Die Pflanzenhaarfarbe Dunkelblond liegt momentan sehr im Trend und hat durch Granatapfel sowie Schwarznuss eine überaus sättigenden Effekt auf das Haar. Das Produkt kann sowohl von hellen als auch dunklen Haartypen angewandt werden. Weißes oder sehr helles Haar erhält mit dieser Haarfarbe ein matt-dunkles Aschblond, während dunkleres Haar hingegen einen wunderschönen Glanz erhält.
Reinige Deine Haare zuerst mit einem Shampoo ohne Silikone - wie Khadi Nussgras Shampoo. Die Khadi Blondtöne Goldhauch bis Mittelblond eignen sich zur Vorbehandlung, wenn Du mit Khadi Dunkelblond ein intensiveres Ergebnis erzielen willst.

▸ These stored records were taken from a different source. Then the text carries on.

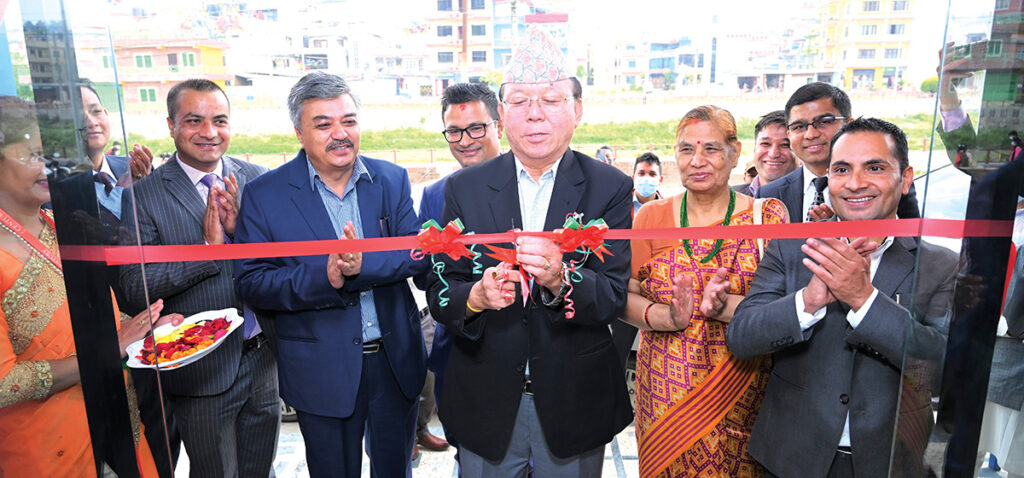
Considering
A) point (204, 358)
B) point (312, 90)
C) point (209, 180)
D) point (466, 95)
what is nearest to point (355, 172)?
point (312, 90)

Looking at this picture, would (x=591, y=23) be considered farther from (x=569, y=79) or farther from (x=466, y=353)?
(x=466, y=353)

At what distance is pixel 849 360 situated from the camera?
163cm

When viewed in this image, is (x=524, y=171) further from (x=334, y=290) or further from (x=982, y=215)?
(x=982, y=215)

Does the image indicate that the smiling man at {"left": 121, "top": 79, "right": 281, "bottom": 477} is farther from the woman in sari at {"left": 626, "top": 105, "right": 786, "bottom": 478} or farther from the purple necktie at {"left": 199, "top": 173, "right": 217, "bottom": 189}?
the woman in sari at {"left": 626, "top": 105, "right": 786, "bottom": 478}

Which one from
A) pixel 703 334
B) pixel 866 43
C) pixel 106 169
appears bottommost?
pixel 703 334

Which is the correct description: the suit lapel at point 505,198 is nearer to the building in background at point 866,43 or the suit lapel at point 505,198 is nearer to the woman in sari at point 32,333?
the woman in sari at point 32,333

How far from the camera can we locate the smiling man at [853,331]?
1.52m

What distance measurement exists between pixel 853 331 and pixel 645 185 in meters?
1.29

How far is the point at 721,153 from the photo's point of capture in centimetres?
190

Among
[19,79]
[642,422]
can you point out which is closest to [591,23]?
[642,422]

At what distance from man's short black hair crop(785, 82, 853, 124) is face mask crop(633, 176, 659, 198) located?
0.66m

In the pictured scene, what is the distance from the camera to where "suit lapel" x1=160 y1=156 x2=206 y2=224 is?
209 cm

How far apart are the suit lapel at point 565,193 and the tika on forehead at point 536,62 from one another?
25cm

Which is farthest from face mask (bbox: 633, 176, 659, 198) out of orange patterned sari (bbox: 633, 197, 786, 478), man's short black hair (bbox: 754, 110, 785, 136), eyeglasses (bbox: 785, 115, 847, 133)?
orange patterned sari (bbox: 633, 197, 786, 478)
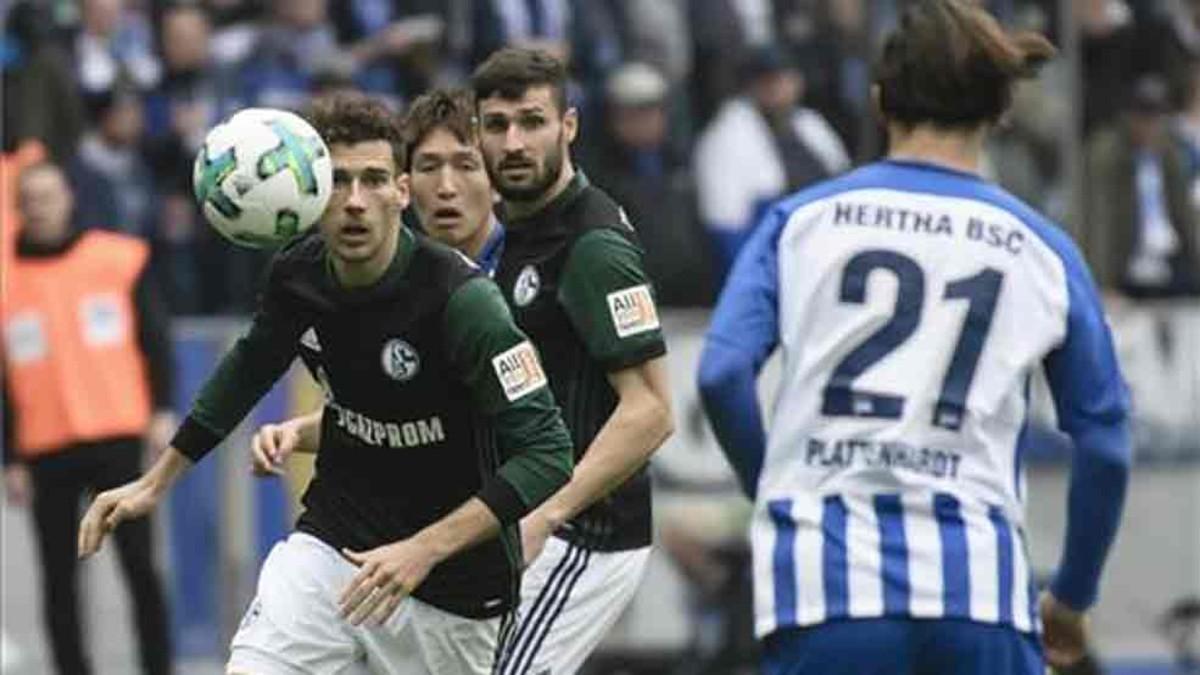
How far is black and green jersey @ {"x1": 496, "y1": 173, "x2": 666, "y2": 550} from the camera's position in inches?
332

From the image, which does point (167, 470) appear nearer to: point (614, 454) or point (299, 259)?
point (299, 259)

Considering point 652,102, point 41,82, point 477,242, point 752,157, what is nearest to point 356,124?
point 477,242

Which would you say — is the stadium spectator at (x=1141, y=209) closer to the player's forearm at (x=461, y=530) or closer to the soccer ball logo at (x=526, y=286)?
the soccer ball logo at (x=526, y=286)

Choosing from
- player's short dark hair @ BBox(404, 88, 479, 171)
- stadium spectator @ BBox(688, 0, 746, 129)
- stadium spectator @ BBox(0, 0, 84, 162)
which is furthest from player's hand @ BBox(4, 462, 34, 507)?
player's short dark hair @ BBox(404, 88, 479, 171)

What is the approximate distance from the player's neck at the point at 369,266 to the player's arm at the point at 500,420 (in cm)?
19

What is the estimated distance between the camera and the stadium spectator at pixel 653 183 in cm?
1589

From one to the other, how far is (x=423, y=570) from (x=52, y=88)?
8.48 meters

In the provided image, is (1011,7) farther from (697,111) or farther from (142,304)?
(142,304)

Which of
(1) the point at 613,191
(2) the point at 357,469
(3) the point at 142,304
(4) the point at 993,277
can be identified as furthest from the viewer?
(1) the point at 613,191

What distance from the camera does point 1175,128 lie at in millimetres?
17047

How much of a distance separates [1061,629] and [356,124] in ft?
6.33

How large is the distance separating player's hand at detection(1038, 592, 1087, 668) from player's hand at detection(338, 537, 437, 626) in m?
1.27

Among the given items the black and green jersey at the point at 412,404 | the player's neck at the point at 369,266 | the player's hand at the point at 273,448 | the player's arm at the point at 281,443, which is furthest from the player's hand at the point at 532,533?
the player's neck at the point at 369,266

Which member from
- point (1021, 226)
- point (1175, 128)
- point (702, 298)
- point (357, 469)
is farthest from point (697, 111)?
point (1021, 226)
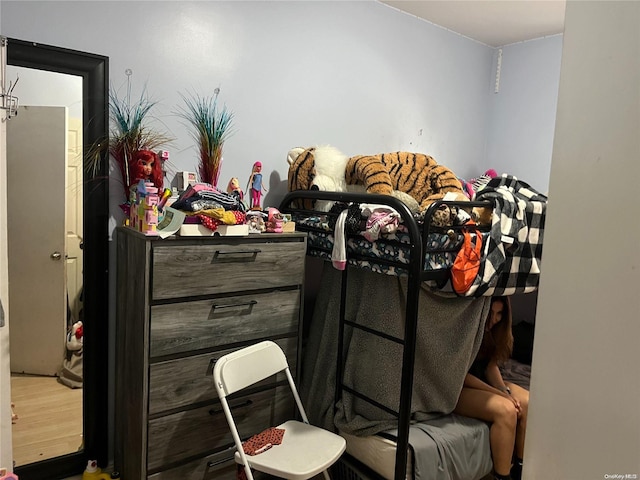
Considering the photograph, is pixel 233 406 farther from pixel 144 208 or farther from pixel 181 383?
pixel 144 208

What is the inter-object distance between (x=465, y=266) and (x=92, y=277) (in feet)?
5.53

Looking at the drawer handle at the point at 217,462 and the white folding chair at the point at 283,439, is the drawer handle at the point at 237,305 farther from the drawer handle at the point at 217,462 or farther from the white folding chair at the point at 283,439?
the drawer handle at the point at 217,462

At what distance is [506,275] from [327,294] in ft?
2.90

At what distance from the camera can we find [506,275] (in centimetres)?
230

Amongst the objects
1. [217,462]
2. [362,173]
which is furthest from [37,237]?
[362,173]

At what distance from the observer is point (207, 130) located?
241 cm

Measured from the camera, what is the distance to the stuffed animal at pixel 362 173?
2564 mm

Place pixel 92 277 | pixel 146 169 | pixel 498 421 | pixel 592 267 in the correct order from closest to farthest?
pixel 592 267
pixel 146 169
pixel 92 277
pixel 498 421

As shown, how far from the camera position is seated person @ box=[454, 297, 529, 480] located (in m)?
2.36

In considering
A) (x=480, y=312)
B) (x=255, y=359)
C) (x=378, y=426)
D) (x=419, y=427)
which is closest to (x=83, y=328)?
(x=255, y=359)

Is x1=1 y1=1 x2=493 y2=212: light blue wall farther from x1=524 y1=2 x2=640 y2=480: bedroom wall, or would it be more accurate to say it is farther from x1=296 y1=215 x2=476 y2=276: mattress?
x1=524 y1=2 x2=640 y2=480: bedroom wall

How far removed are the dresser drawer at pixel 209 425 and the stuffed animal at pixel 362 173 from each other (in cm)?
108

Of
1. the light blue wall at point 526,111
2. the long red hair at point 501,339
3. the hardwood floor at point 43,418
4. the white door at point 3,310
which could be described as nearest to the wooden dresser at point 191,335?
the hardwood floor at point 43,418

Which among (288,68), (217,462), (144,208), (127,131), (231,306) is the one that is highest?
(288,68)
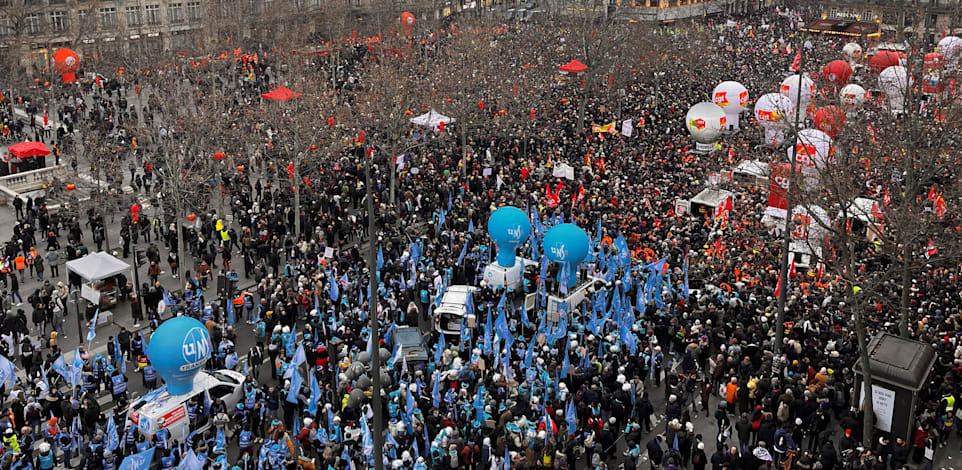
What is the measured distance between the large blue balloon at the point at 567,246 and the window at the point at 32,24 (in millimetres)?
55430

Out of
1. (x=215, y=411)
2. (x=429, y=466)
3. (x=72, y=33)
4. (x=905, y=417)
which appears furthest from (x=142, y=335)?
(x=72, y=33)

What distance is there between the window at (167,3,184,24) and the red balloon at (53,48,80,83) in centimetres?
2141

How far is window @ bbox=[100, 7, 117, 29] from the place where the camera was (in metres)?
78.3

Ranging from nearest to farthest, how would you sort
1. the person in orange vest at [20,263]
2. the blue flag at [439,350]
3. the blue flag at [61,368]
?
the blue flag at [61,368], the blue flag at [439,350], the person in orange vest at [20,263]

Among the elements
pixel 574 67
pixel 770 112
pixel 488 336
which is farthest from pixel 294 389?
pixel 574 67

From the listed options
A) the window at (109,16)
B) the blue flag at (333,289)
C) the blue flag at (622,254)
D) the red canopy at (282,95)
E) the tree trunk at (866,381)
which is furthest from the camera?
the window at (109,16)

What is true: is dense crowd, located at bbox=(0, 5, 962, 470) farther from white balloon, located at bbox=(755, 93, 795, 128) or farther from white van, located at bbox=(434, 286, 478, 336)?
white balloon, located at bbox=(755, 93, 795, 128)

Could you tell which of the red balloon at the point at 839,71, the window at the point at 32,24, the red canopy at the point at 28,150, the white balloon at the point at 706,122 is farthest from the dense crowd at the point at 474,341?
the window at the point at 32,24

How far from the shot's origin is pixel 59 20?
249 ft

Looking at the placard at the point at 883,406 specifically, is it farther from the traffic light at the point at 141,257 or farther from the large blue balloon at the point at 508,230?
the traffic light at the point at 141,257

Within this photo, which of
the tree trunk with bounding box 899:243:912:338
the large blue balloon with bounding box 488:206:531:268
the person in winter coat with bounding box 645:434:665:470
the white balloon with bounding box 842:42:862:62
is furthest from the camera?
the white balloon with bounding box 842:42:862:62

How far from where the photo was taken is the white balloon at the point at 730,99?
52.9 meters

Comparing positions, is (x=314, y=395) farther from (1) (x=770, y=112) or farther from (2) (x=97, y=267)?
(1) (x=770, y=112)

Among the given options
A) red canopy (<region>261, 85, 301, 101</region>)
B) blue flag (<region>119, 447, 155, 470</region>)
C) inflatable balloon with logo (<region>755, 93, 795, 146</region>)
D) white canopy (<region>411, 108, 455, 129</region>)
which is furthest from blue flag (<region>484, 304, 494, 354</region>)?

Rühre Deine Khadi Haarfarbe Dunkelblond mit 50 Grad heißem Wasser und einem Schneebesen an, bis Du eine geschmeidige Paste hast. Diese verteilst Du gleichmäßig mit dem Pinsel in Deinem Haar: Strähne für Strähne - vom Ansatz bis in die Längen.
Lass die Naturhaarfarbe 30 bis 60 Minuten einwirken. Je länger sie in Deinen Haaren bleibt, umso dunkler fällt das Farbergebnis aus. Kühles, helles bis mittleres Blond erhältst Du bei einer Einwirkzeit von bis zu 30 Minuten. Eine intensivere, dunklere Nuance bekommst Du bei 60 Minuten.
Verzichte in den nächsten 24 bis 48 Stunden auf Shampoo. Gib Khadi Dunkelblond so lange Zeit, seine volle Farbpracht zu entfalten.
Hinweis: Jedes Haar ist anders - so, wie wir alle verschieden sind. Deshalb können die Ergebnisse bei natürlichen Haarfarben unterschiedlich ausfallen.
Erlebe strahlendes Dunkelblond mit Ayluna Pflanzenhaarfarbe. Die hochwertige Pflanzenhaarfarbe Dunkelblond verleiht Ihrem Haar strahlenden Glanz und intensive Farbe. Mit der einzigartigen Formel, basierend auf rein pflanzlichen Inhaltsstoffen, kannst du deine Haare auf schonende Weise dunkelblond färben.
Ayluna Pflanzenhaarfarbe Dunkelblond ist nicht nur bio und vegan, sondern sie wird auch nach den strengen Richtlinien der Zertifizierung BDIH Cosmos Organic hergestellt. Zudem wird geschaut, dass keine Duft- oder Konservierungsstoffe eingesetzt werden, die bei Menschen Allergien auslösen können. Die Ayluna Pflanzenhaarfarbe Dunkelblond bietet dir eine gesunde und nachhaltige Alternative für das Haarefärben.
Lassen Sie die Farbe 15-45 Minuten einwirken, je nach Intensitätswunsch. Erlebe die Magie der Natur und erstrahle in deinem neuen Look.
Mit dieser Naturhaarfarbe erhältst Du ein einzigartiges, matt-dunkles Aschblond auf Basis Deiner Ausgangsfarbe: Weißes oder helles Haar bekommt eine helle bis mittlere Aschblondnuance.